While the Blue Jays flirt with Palm Beach Gardens, its contract with Dunedin prevents the city from negotiating with other teams. The Blue Jays has two five-year options for extending its contract, meaning it could opt at any time to stay in Dunedin.
"There are numerous teams that are looking around," Eggers said."We still have options we need [to] honor. It's a frustrating and disappointing process."
The Astros, which has a contract to train in Osceola County that also ends in 2016, is working on a proposal to bring a spring training complex to Palm Beach Gardens. The complex would cost tens of millions of dollars to build; half of that cost would fall to the city and the county.
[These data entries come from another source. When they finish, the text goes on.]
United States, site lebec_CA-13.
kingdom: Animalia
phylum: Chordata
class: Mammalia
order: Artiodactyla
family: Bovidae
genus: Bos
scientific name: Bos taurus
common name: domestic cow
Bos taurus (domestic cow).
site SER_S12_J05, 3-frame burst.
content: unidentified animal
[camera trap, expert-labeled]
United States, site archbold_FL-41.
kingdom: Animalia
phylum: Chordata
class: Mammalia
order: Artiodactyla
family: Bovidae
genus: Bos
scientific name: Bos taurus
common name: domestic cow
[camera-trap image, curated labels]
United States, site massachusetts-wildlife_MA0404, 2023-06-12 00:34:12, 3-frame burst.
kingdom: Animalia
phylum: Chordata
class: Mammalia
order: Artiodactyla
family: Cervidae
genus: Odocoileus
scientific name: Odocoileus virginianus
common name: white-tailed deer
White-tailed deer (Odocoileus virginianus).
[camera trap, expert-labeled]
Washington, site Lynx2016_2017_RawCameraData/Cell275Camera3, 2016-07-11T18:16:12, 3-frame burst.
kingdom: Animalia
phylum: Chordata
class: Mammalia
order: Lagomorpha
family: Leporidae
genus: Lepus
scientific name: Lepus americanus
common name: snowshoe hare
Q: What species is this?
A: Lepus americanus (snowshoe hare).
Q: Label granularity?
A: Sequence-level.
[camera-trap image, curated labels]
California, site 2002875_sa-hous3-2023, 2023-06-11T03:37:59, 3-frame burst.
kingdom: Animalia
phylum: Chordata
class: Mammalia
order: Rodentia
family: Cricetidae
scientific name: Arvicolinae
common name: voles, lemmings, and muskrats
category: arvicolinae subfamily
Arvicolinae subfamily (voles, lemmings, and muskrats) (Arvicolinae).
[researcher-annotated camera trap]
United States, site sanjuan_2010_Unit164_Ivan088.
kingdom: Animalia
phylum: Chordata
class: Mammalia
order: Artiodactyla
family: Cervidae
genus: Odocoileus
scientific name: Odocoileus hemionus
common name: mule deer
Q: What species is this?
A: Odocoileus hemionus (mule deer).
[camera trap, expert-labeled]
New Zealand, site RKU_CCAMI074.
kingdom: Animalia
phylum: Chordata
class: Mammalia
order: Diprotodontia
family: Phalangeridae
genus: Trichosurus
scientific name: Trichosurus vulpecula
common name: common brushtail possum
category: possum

To help keep Florida from losing any more spring training teams to Arizona, Gov. Rick Scott this year championed a fund to provide matching dollars for cities and counties that want to upgrade their facilities or build new ones to retain or attract teams.
The fund would put $20 million toward a single-team facility and $50 million toward a complex shared by two teams.
The Astros would need buy-in from another team on a two-team complex; the Blue Jays has expressed interest, according to Giles Kibbe, a lawyer for the Astros. Blue Jays representatives did not return calls seeking comment.
Thursday, Astros owner Jim Crane told the Houston Chronicle his team and the Blue Jays were close to finishing up a deal to build a shared stadium in Palm Beach Gardens.
"We're getting down to where we're getting ready to design it," he told the Chronicle. "It's going to be a couple of years before it's done, but the money's getting in place, and we're getting ready to complete that transaction."
Any proposal would need city, county and state approval before the state would pay out any money.
"The state is the last piece of the puzzle," said Nick Gandy, a spokesman for the Florida Sports Foundation, the organization that oversees the grant program. "Everything needs to be done on the local levels first."
At the local level, nothing is set in stone.
For one thing, where much of the funding would come from remains uncertain. Tourist development tax dollars will be freed up once Palm Beach County pays off Roger Dean Stadium, the two-team complex in Jupiter, where the Miami Marlins and the St. Louis Cardinals train; but beyond that, possible funding remains uncertain.
"We have got about two million a year that is directed to the Jupiter stadium right now, and that is paid off in two years," said Palm Beach County Administrator Bob Weisman. "If the County Commission would decide on any allocation of bed tax, the base $2 million is something that could be approved relatively easily. But anything above that would be a challenge."
The city of Palm Beach Gardens is also reticent on how concrete the stadium proposal is.
"We are thrilled to hear that Jim Crane has fully committed to move the Houston Astros spring training facility to the City of Palm Beach Gardens, which would keep the Astros in the state of Florida," Palm Beach Gardens spokesman Tom McNicholas said in an email. "The City of Palm Beach Gardens is working with Palm Beach County to see if we can make this deal work. We want to be certain a dual Major League Baseball facility is financially achievable and that it's the best thing for our community."